Adolescence in the years of Facebook

Today’s teenagers are incredibly familiar with technology in general and particularly with the Internet and the multitude of possibilities – applications it offers. In recent years, social media (Facebook, Instagram, Facetime, Twitter) has become particularly popular among young people and adults. Today’s young teenagers from a very young age have their page (e.g., Facebook), in which they devote much of their free time daily. By using the most popular social networking page (Facebook), teenagers follow the trend of the time that commands old friends’ finding or establishing new friendships via the Internet. Their Facebook world is a one-way street, as it is considered the most appropriate way to communicate and develop relationships nowadays.

However, social media presupposes the assignment by users (adolescents) of personal information and often sensitive data. However, apart from the various immediate dangers that lurk from the reckless use of Facebook (e.g., child seduction, pedophilia), their exposure to the “magic” world of Facebook affects many aspects of their personality and everyday life in the long run. At this point, we should recall that children, especially adolescents, are at a sensitive age period where, in their attempt to shape their personality, beliefs, and autonomy, they can easily be influenced by misguided or distorted patterns of behavior and values.

External appearance

Undoubtedly, adolescence is when children are mainly concerned about their appearance, as they need acceptance and being part of a peer group. Trying to harmonize with the various trends and “values” of their time, with a typical example that the individual’s external appearance must be the first and exclusive criterion for his acceptance, today’s young people present narcissistic tendencies. These trends meet a fertile ground in the image-dominated world of Facebook, are magnified, and introduce teenagers to a vicious cycle of vanity. Thus, it is not uncommon for young people to have permanent anxiety about whether the photo they posted on their profile will collect many likes and comments. Also, in their effort to be accepted by both their real friends and the “internet,” there is a distortion of the concept of external appearance, whose continuous improvement becomes purpose. That results in frequent and often challenging changes to their body image (shaving and dyeing hair, earrings and tattoos throughout the body, inappropriate clothing), with the sole criterion of their choice being the acceptance of peers or non-peers. The majority of today’s teenagers have learned to focus exclusively on “appearance” and not cultivating their “being,” personality, character, and skills.

Friendly and love relationships

When direct communication and close human relations have been replaced by easy and impersonal communication via the Internet and the accumulation of dozens of “friends” on various social media, the transformation in love and friendly relationships is a natural consequence. These relationships are mostly characterized by superficiality, hypocrisy, and lies. An important factor, among other things (general alienation, a crisis of moral principles and values, etc.) that contributes to this change in relationships is Facebook, as it allows its users to embellish themselves and present them in a way that does not correspond to reality. Therefore, these relationships are precarious and false because they are based on superficial and vain behaviors and claims, making them temporary and meaningless. Are the countless friends of photos and various publications real friends who will stand by in difficult times or smiles and hugs disappear as soon as the camera is off?

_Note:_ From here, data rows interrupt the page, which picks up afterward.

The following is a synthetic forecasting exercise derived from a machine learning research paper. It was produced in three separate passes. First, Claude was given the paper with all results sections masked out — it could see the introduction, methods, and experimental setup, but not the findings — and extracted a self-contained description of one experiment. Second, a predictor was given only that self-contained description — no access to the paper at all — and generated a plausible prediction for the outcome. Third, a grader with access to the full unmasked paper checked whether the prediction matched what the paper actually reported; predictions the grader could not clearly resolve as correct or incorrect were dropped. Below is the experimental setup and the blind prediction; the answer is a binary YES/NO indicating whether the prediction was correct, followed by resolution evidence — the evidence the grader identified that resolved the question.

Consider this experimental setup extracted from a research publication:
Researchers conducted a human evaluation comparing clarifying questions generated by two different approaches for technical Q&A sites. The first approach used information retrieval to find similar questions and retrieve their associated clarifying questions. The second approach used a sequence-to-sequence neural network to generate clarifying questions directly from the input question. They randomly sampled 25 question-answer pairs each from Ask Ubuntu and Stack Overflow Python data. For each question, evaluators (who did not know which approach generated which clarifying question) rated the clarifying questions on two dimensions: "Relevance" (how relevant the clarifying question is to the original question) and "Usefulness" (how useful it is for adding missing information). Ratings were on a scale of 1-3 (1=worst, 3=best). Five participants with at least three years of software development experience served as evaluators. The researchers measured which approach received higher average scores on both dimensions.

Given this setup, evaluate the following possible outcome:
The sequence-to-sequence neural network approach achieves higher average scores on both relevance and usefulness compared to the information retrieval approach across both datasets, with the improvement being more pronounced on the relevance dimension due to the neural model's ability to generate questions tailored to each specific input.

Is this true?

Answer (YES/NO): NO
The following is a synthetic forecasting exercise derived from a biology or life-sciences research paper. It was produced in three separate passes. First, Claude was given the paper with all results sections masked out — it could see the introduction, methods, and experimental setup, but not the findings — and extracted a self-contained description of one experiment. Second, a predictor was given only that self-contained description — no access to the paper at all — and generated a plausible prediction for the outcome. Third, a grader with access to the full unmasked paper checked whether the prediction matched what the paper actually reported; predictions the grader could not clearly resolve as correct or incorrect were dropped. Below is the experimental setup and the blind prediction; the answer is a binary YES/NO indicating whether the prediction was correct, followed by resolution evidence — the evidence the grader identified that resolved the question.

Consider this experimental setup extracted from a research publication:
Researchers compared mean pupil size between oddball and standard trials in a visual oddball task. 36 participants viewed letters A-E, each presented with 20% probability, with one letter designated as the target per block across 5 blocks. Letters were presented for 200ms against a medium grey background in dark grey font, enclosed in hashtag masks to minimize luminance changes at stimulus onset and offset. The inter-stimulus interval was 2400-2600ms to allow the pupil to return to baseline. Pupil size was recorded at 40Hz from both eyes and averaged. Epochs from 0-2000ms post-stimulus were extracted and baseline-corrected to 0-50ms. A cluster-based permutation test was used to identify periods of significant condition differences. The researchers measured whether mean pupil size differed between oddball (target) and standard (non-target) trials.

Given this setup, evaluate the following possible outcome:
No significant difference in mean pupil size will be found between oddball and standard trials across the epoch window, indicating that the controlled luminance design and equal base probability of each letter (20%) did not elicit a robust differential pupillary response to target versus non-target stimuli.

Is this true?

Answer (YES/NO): NO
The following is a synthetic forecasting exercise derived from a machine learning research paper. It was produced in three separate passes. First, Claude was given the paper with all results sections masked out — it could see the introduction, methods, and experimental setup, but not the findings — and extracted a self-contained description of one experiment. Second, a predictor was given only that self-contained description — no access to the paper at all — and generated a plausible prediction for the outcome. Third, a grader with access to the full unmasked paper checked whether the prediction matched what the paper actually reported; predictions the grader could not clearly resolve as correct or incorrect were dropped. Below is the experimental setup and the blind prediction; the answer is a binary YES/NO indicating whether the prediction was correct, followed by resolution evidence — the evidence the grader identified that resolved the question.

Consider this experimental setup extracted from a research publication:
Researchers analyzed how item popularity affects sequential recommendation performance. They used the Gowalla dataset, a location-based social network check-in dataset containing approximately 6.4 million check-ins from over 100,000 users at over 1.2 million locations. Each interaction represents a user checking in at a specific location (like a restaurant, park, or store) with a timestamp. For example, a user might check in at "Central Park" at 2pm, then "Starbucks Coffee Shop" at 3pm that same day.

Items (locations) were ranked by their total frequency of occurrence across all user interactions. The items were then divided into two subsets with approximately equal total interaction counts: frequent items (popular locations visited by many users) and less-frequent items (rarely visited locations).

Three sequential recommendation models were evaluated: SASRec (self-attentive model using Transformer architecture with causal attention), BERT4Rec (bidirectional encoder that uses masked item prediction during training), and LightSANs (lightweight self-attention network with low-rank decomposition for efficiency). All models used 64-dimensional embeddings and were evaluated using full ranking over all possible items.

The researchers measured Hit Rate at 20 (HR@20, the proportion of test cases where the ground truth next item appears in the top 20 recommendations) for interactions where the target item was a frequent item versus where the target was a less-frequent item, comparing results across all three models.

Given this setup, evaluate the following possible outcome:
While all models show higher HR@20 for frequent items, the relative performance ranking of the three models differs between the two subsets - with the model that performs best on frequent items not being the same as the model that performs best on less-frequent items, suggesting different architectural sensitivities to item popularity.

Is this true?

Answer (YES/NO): YES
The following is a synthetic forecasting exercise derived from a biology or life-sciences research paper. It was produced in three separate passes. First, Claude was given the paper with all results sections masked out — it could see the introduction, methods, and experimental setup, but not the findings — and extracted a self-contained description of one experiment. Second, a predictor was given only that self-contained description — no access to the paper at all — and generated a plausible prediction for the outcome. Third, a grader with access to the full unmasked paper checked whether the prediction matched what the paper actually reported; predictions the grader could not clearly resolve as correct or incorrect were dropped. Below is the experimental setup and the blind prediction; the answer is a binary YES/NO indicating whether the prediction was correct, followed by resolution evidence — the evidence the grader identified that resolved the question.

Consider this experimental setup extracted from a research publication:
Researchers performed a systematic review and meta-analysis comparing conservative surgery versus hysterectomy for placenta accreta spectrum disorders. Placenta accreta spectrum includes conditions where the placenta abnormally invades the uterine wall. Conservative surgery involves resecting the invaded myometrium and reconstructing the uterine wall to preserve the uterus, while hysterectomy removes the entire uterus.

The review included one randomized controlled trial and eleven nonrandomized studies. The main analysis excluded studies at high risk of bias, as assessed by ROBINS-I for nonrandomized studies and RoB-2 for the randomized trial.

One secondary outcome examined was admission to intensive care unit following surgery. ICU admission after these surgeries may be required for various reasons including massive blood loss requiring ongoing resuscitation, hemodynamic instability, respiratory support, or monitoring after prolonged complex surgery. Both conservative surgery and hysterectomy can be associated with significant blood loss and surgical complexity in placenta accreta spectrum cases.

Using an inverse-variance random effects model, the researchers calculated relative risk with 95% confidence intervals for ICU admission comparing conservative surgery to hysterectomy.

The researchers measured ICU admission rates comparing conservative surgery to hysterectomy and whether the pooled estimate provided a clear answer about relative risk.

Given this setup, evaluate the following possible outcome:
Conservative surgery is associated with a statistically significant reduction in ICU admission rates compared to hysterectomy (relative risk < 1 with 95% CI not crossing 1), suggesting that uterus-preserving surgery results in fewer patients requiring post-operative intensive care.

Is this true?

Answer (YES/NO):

The result is that young children lose moments from their adolescence, from the most carefree period of their lives, since to no small extent, they do not enjoy real life. Their unconscious purpose is to fulfill the modern superficial and consumer (in products and relationships) standard of life. Eventually, they end up trapped in a vicious cycle of superficial satisfaction and vanity as their lives unfold behind the security offered to them by the screen.

Undoubtedly the above phenomena and concerns also apply to adults involved in social media. Still, adolescents are more vulnerable to the various dangers that exist more generally on the Internet (incidents of pedophilia, distorted presence of reality). They are going through a susceptible period during which they form their internal identity and character. Their identity’s normal development can easily be altered by the pretentious and fake world of Facebook and the Internet in general, with undeniable – negative consequences in their later lives.

Parents should stand close to children, talk to them about the dangers of using Facebook recklessly for their personal and social lives, and, if possible, monitor the material and information to which their children are exposed. The parents will provide children with the confirmation and praise they need in terms of their image and skills to increase their self-esteem and not need the “confirmation” of online friends. Finally, we should not forget that the parent’s role as a model of behavior and personality and the family environment plays a critical role in developing children and adolescents into healthy adults with good communication and relationship skills.